## START EXCERPT
An additional consideration is that many more types of compounds are emitted into or formed within the atmosphere than can be represented explicitly in practical modeling applications, which makes some degree of aggregation or lumping necessary. This requires (1) developing mechanisms for lumped model species to represent a range of chemically similar compounds and (2) developing rules for assigning these model species to specific compounds. The mechanisms for lumped model species could be based on those derived for selected representative compounds, or they can be constructed manually based on general considerations. The former approach has the advantage that mechanisms for individual compounds can be evaluated using experimental data since experiments cannot be carried out with lumped model species. In any case, the optimum set of lumped model species and the rules for assigning compounds to them will depend on the model application. Lumping approaches for most current mechanisms used in predictive models are generally based on considerations of O3 predictions, which are not optimal for predicting SOA and other secondary pollutants.
Both strategies generally imply a sequence of similar steps to build high-quality chemical mechanisms that can be applied to a range of chemical systems and research questions (Sect. 3). The underlying research questions determine the focus and its potential importance. For example, a high-molecular-weight VOC present in low concentration may have a limited effect on controlling OH reactivity and secondary ozone formation, but it might be key for new particle formation.
These strategies, as highlighted in Figs. 1 and 2, are not exclusive but rather complementary. They have some fundamental principle elements in common, namely (i) the need for fundamental chemical databases; (ii) mechanism generation, which may include the development and use of SARs and/or parameterizations; (iii) reduction in the mechanism to a manageable size and/or a specific focus; and (iv) evaluation to ensure robustness and accuracy (Fig. 3). Assessments of predicted differences from models using mechanisms based on the two approaches in Fig. 1 may eventually lead to the identification of uncertainty and knowledge gaps that warrant further research. However, this requires that each individual step (or even intermediate steps) be carefully performed, taking advantage of and combining insights from various research activities (Sect. 4). Thus, a delicate balance between completeness and practicability should be the target so that models maintain their utility for users and stakeholders, including policymakers, while enabling easy and transparent incorporation of the most up-to-date information on the underlying chemical processes.
Developments during the last decade in terms of targeted cheminformatics methods based on data mining, machine learning, data assimilation and/or similar mathematical approaches may provide new opportunities for developing reduced mechanisms or optimizing lumping approaches. These will ultimately and efficiently lead to reliable modeling tools integrating the data from a range of concerted research activities.
## END EXCERPT
## START ENTRIES SUPPLIED
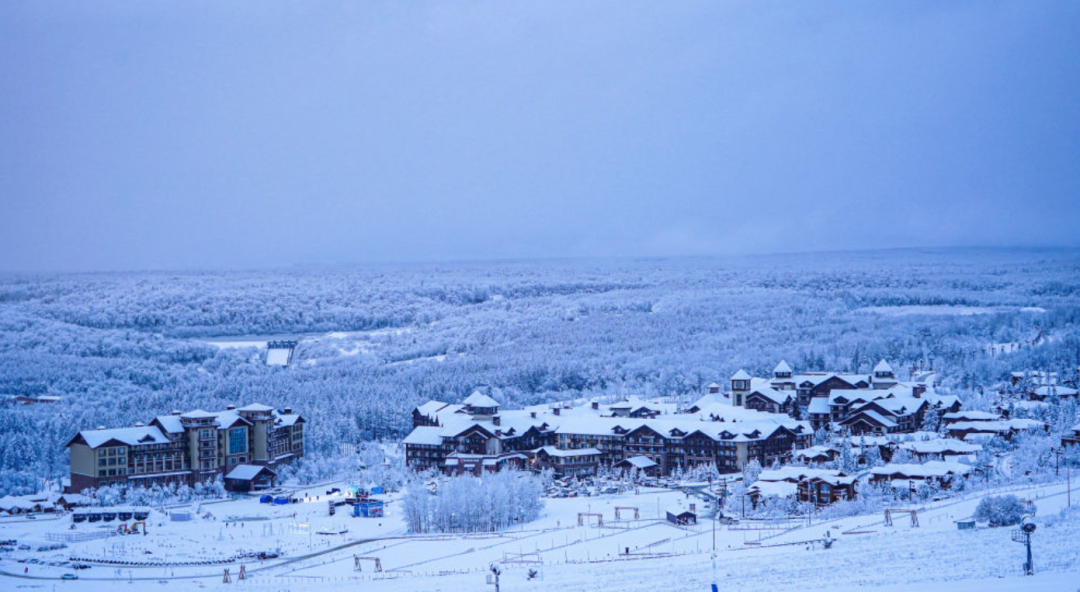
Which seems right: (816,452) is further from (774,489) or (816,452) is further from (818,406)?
(818,406)

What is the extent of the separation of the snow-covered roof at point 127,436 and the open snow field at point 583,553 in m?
5.54

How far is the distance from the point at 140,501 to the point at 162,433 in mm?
4595

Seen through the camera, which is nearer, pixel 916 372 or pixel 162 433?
pixel 162 433

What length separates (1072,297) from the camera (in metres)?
104

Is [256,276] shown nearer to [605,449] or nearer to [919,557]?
[605,449]

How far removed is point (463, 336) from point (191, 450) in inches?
2229

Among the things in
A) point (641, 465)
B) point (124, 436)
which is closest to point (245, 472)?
point (124, 436)

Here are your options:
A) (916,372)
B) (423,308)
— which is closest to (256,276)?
(423,308)

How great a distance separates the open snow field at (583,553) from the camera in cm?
2417

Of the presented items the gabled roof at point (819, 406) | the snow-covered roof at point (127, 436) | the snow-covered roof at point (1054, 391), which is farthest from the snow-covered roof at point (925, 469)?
the snow-covered roof at point (127, 436)

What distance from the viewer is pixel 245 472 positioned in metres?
47.5

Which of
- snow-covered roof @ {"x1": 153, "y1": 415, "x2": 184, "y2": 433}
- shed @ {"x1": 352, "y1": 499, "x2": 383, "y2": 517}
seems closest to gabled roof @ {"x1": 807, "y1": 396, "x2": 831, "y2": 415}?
shed @ {"x1": 352, "y1": 499, "x2": 383, "y2": 517}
## END ENTRIES SUPPLIED
* _PROBLEMS_
1. In the excerpt, what considerations are the lumping approaches of most current predictive-model mechanisms generally based on?
2. Extract the passage of the excerpt from "Developments during the" to "concerted research activities.".
Work only from the excerpt; the rows are not needed.

* _WORKED ANSWERS_
1. Considerations of O3 predictions.

2.
Developments during the last decade in terms of targeted cheminformatics methods based on data mining, machine learning, data assimilation and/or similar mathematical approaches may provide new opportunities for developing reduced mechanisms or optimizing lumping approaches. These will ultimately and efficiently lead to reliable modeling tools integrating the data from a range of concerted research activities.